17 de agosto de 2016

Um capítulo do livro Rainha


Às vezes nos sentimos deslocados, fora de sintonia com o mundo e suas pessoas. Raira se sentia assim. Era como se tudo aquilo fosse emprestado; não seu de verdade e até mesmo ali, em seu ônibus-trailer não se sentia segura, em casa. 
Com o estouro de seu primeiro álbum, tinha uma agenda de shows extensa e como não gostava de voar, cruzava o país em cima de rodas. Estava voltando para casa. Era estranho que com o repentino sucesso, tinha se distanciado de sua família, mesmo cercada por Cavalos e Peões. 
Ela queria passar uma tarde com seu irmão que há tanto não via. Eram tão unidos e agora estavam tão separados que nem se falavam. Temia que não houvesse chance de despedir-se dele. Rei tinha obrigações. 
Fitou pela janela as luzes de alguma cidade pequena pela qual passava seu ônibus e imaginou o que estariam fazendo aquelas pessoas. O que sabiam de verdade? Certamente pouco, diferente dela. Tinha vontade de ser como eles, por isso que precisava fazer o que planejara. 
O ônibus virou com violência ao som da freada brusca e Raira bateu com a cabeça no vidro. Levantou o rosto para ver o motorista quando uma luz forte invadiu o interior do ônibus. Os seus olhos cinza se abriram de desespero e ao som do impacto, tudo ficou escuro.
Quando a consciência voltou, tudo continuava escuro e o barulho de algo em curto era o único som. Raira afastou de si pedaços do ônibus e apoiou-se nos braços para forçar o corpo a se levantar. Neste momento, sentiu uma dor forte e constatou estar com o braço direito quebrado ou deslocado. Apoiou-se no esquerdo e se levantou. O ônibus estava tombado.

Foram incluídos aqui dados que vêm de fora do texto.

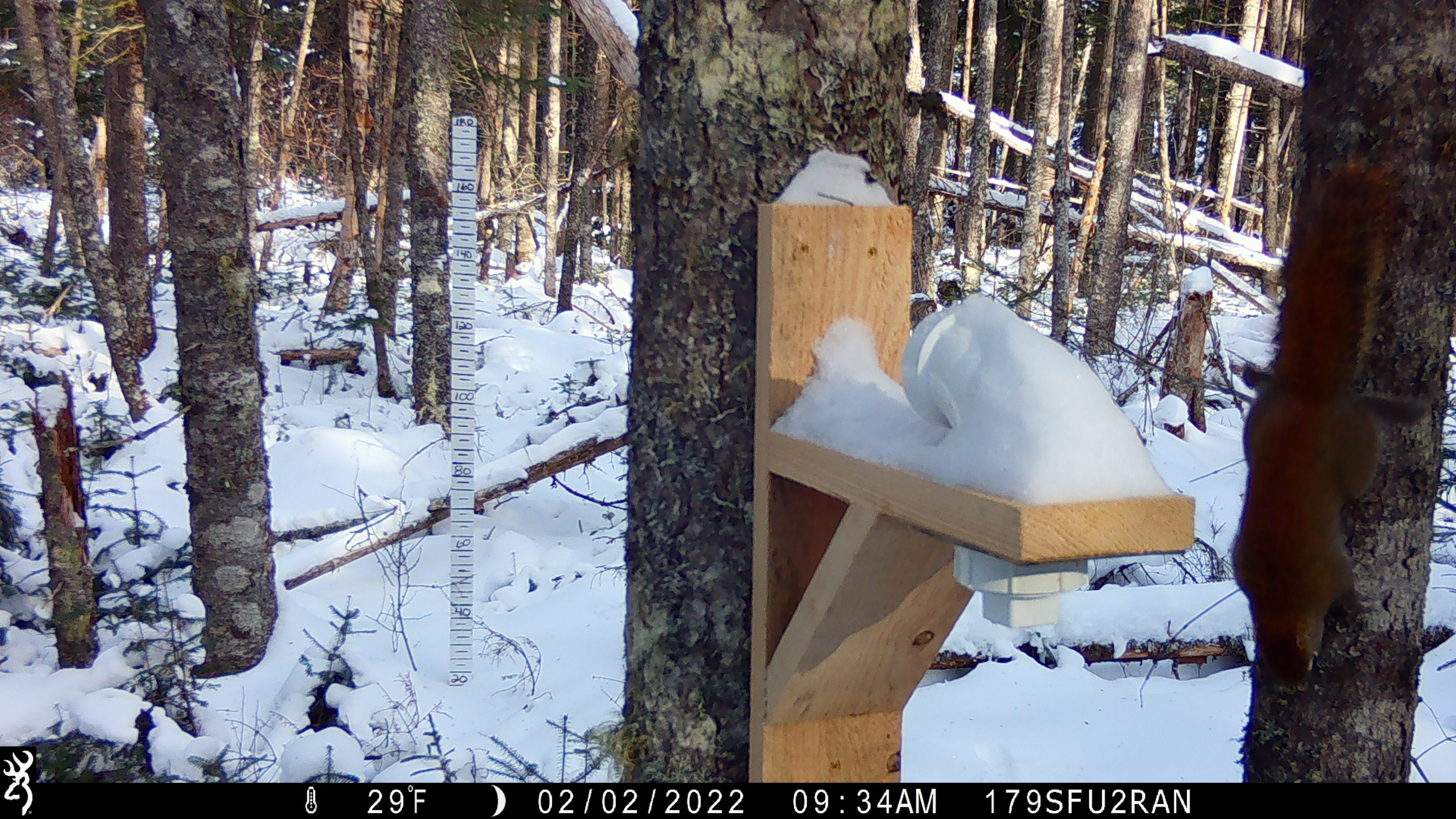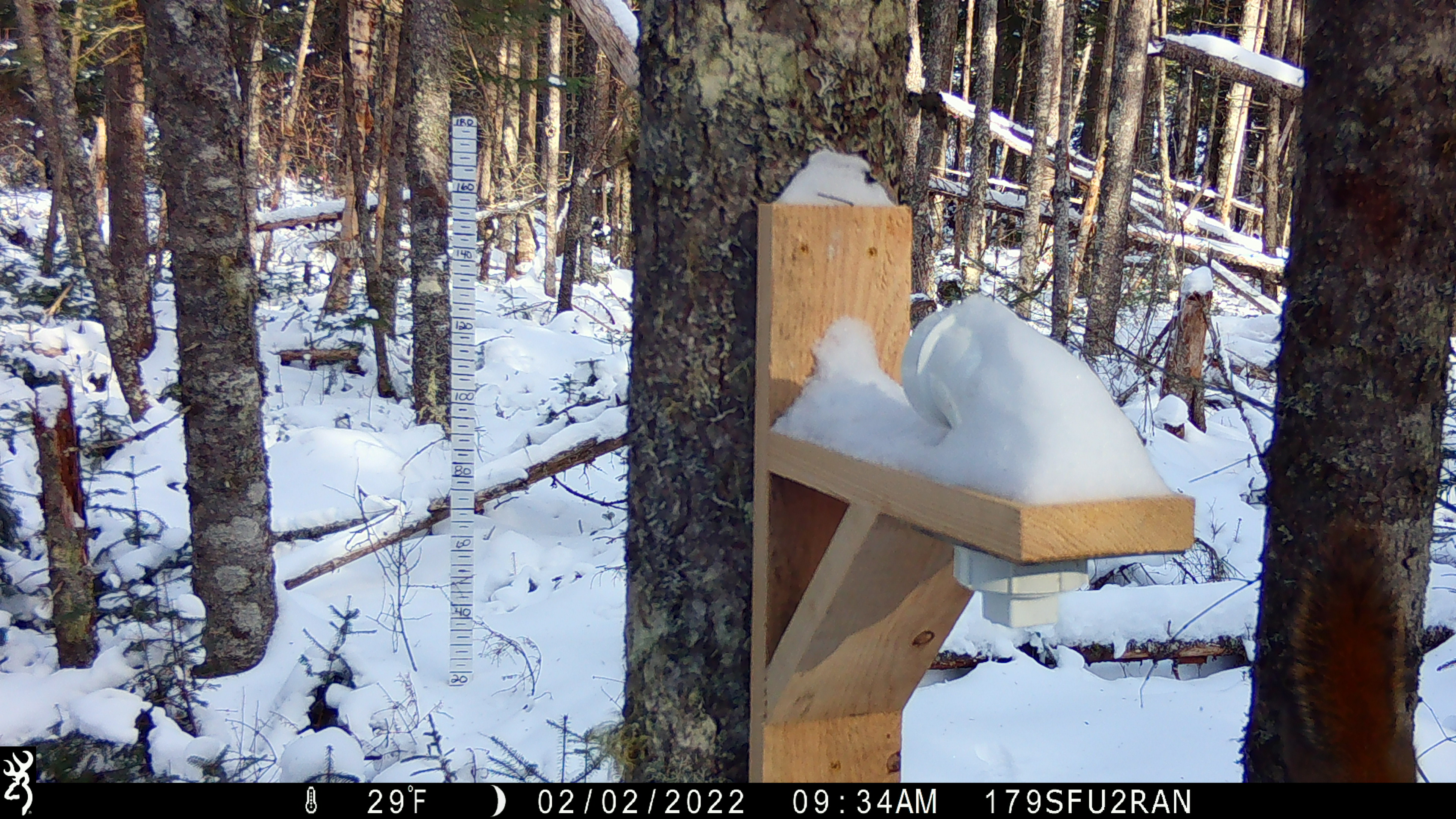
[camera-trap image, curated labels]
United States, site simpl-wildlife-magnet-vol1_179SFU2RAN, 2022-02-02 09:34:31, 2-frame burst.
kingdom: Animalia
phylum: Chordata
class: Mammalia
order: Rodentia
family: Sciuridae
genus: Tamiasciurus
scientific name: Tamiasciurus hudsonicus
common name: red squirrel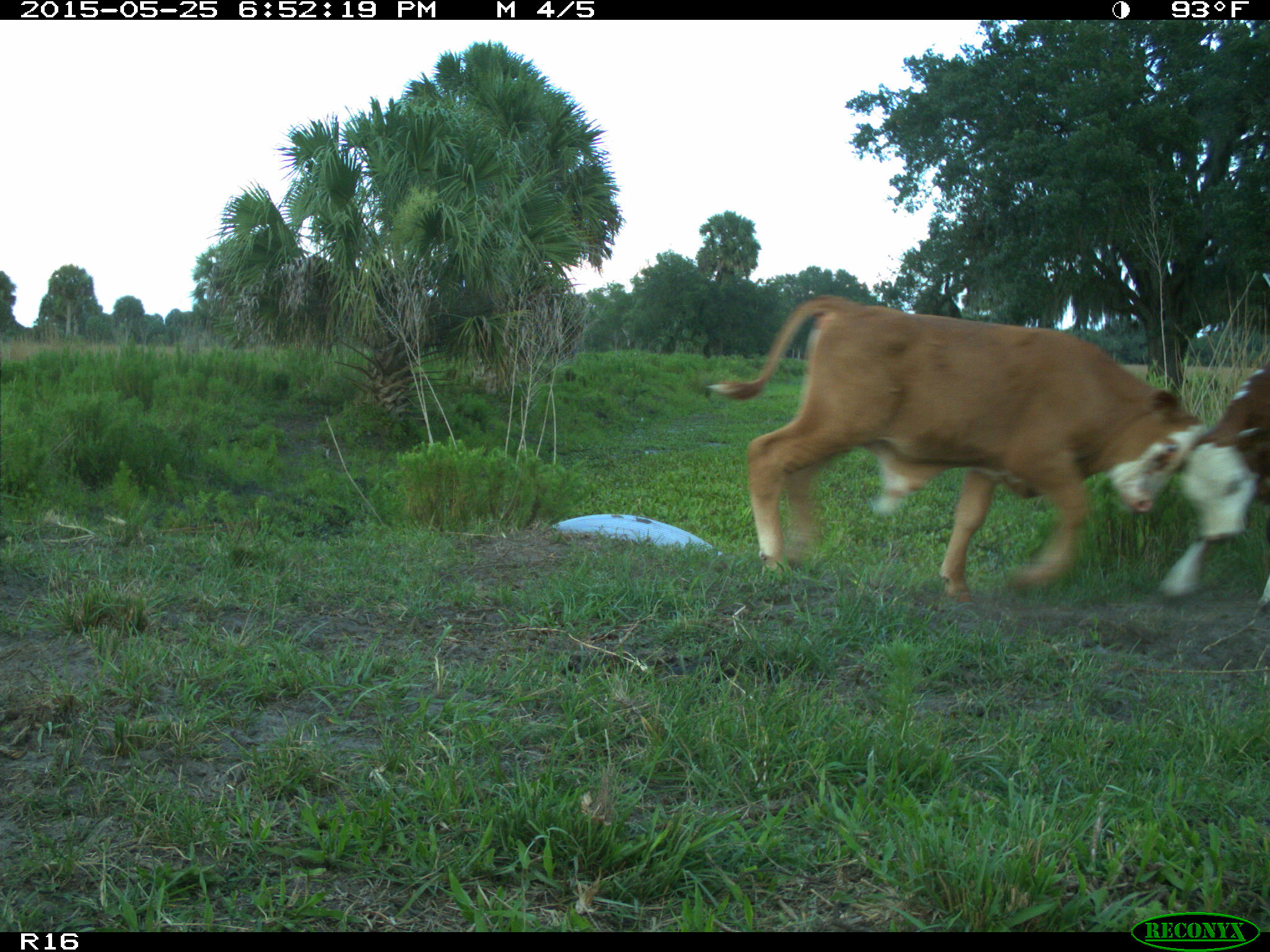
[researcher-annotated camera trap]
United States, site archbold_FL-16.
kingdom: Animalia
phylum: Chordata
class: Mammalia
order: Artiodactyla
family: Bovidae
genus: Bos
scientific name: Bos taurus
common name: domestic cow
Bos taurus (domestic cow).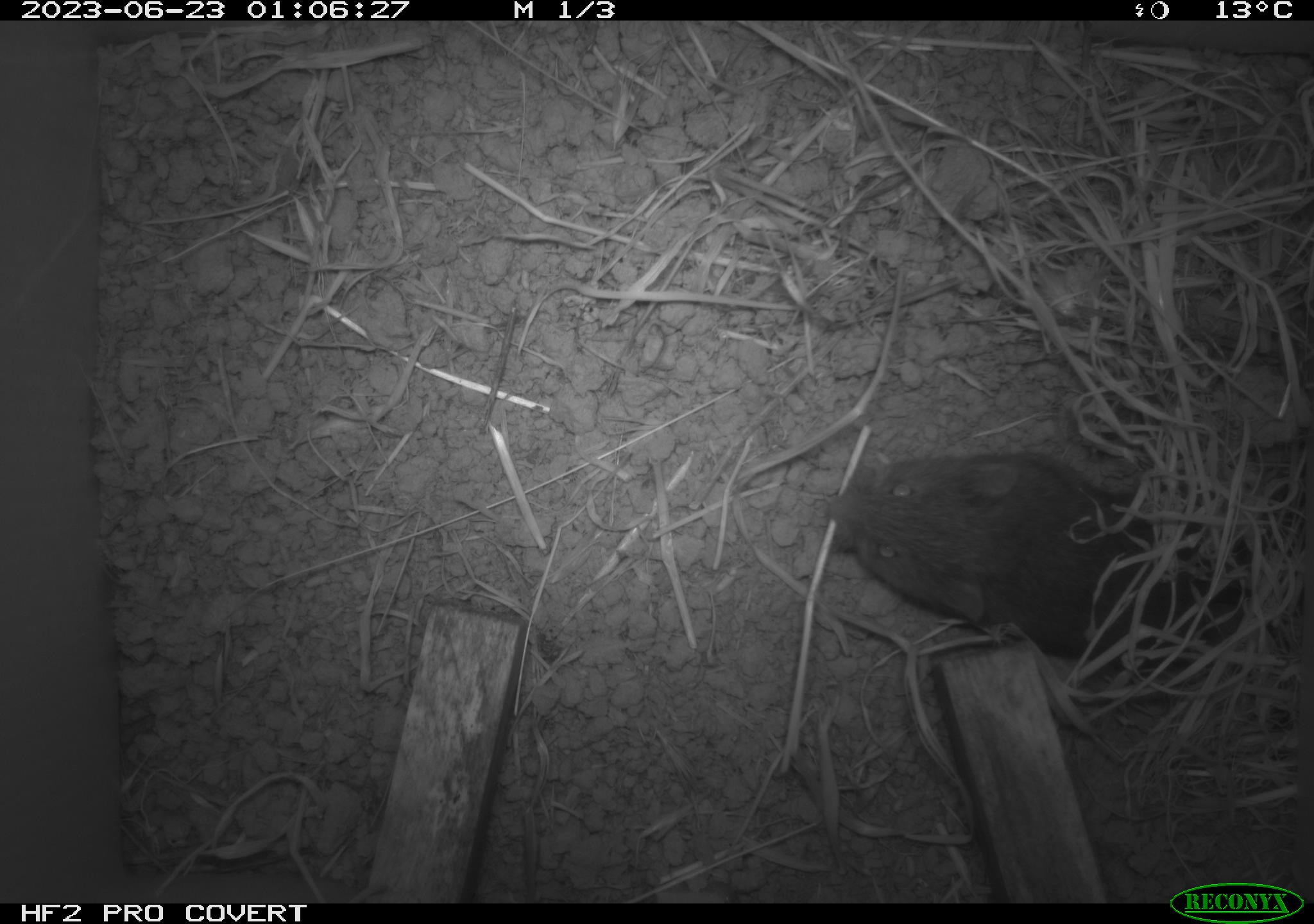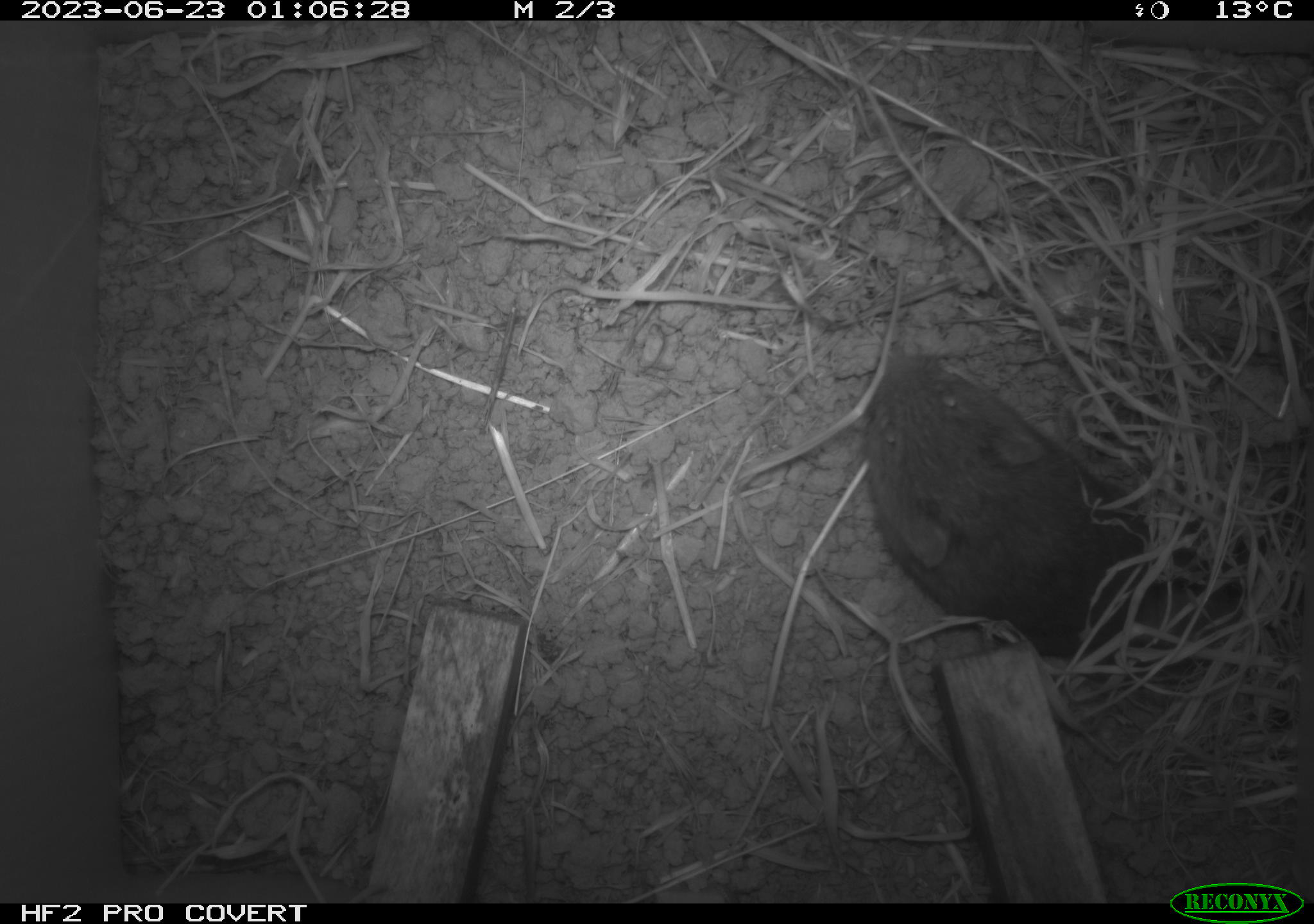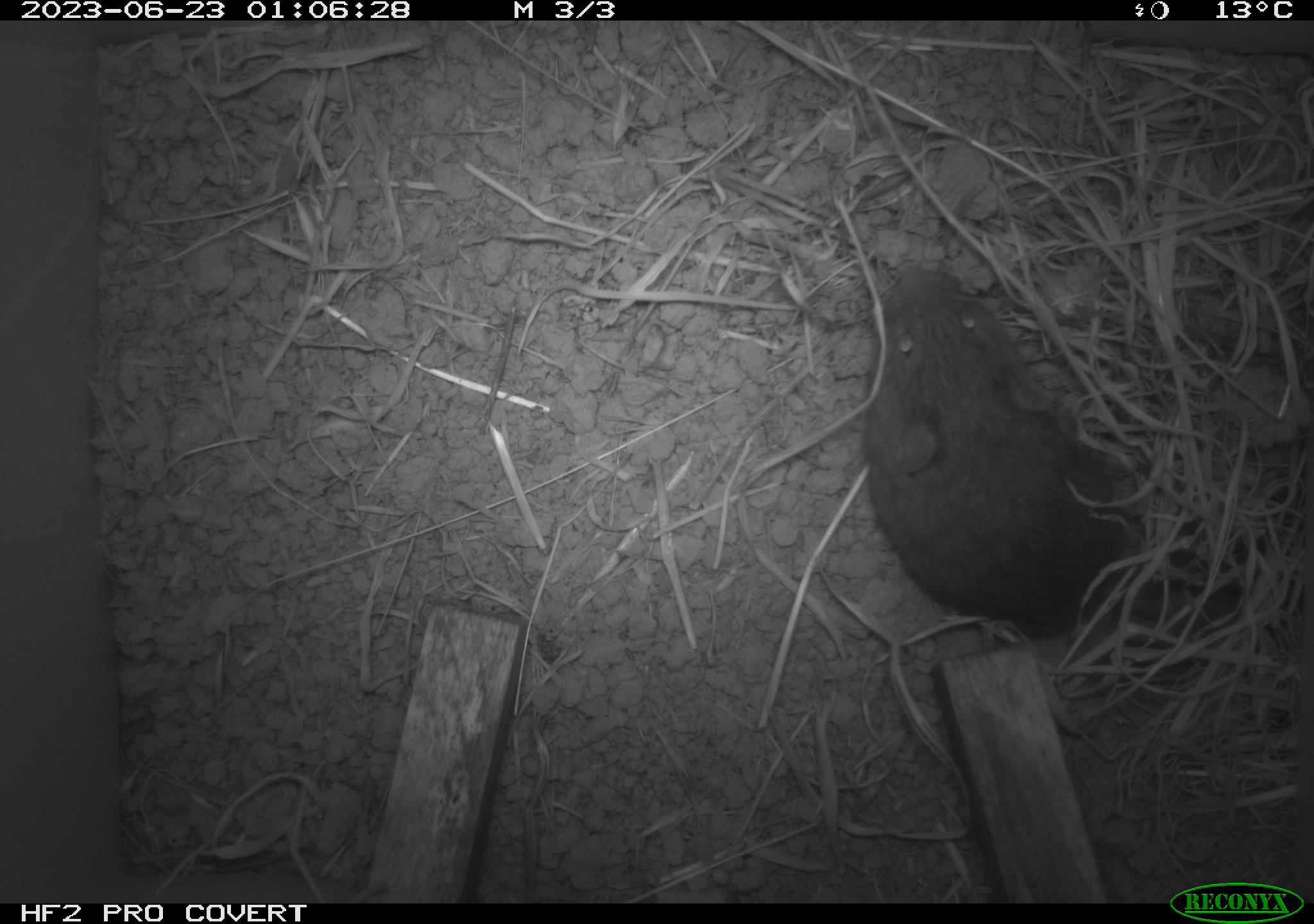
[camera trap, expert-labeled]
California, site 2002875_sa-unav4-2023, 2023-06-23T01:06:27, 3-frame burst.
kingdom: Animalia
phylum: Chordata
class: Mammalia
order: Rodentia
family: Cricetidae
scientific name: Arvicolinae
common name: voles, lemmings, and muskrats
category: arvicolinae subfamily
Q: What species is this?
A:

Caminhou pelas janelas e saiu do veículo pelo para-brisa quebrado. 
Procurou seu Salvo, e por sorte ele estava no bolso da calça. Chamou por ajuda:
— Fagner! Solicitando ajuda — disse ao telefone especial.
— Localização já visualizada, Rainha. Meu satélite me forneceu imagens de acidente automobilístico. 
— Confirmado. Meu ônibus bateu. Meus homens estão lá dentro. 
— Confirmado. Solicitando Cavalos próximos para remoção. Isso demandará tempo, já que está em um local não abrangido pelo Xadrez. Não tente socorrê-los. 
— Está bem. 
— Tenho imagens suas que me mostram escoriações. Há dano mais grave? 
— Meu braço direito está quebrado ou fora do lugar, não sei direito. 
— Positivo. Encaminhado médico. 
Raira desligou o aparelho quando percebeu uma explosão que transformou tudo em chamas. Ela se sentou no gramado e não pôde sentir pena de seus companheiros. As chamas consumiam aquela condução colossal e a vida daquelas pessoas. Salvara-se por pouco, por capricho. Destino? O plano quase se arruinara por forças alheias à sua vontade. Deus? Ela abaixou a cabeça, sentia-se próxima do que almejava. Surpreender-se. 
Na superfície espelhada do Salvo que descansava no gramado, agora iluminado pelas chamas, percebeu que havia perdido uma das lentes de contato que lhe conferiam o olhar acinzentado. Com a mão esquerda retirou a outra e pôde observar a chegada da polícia e dos bombeiros. Continuou sentada quando um homem baixo aproximou-se:
— Está bem? Lamento pelos outros ocupantes do ônibus.
Raira viu nos olhos dele a preocupação. Ficou reparando nele como se quisesse decorar aquele semblante, cada detalhe. Era fascinante para ela ver pessoas sendo apenas pessoas. Ele a olhou de cima em baixo, constatou os ferimentos e disse:
— Está ferida! O que aconteceu?
— Não sei o que houve. 
— Vou chamar uma ambulância. 
— Não! — Raira se levantou. 
— Como não? Está ferida, precisa de cuidados.
— Preciso ficar aqui com você, seja lá quem for. 
O homem baixo ficou estático por algum tempo. Depois respondeu:
— Está bem. Chamo-me Bruno, sou o delegado desta pequena cidade.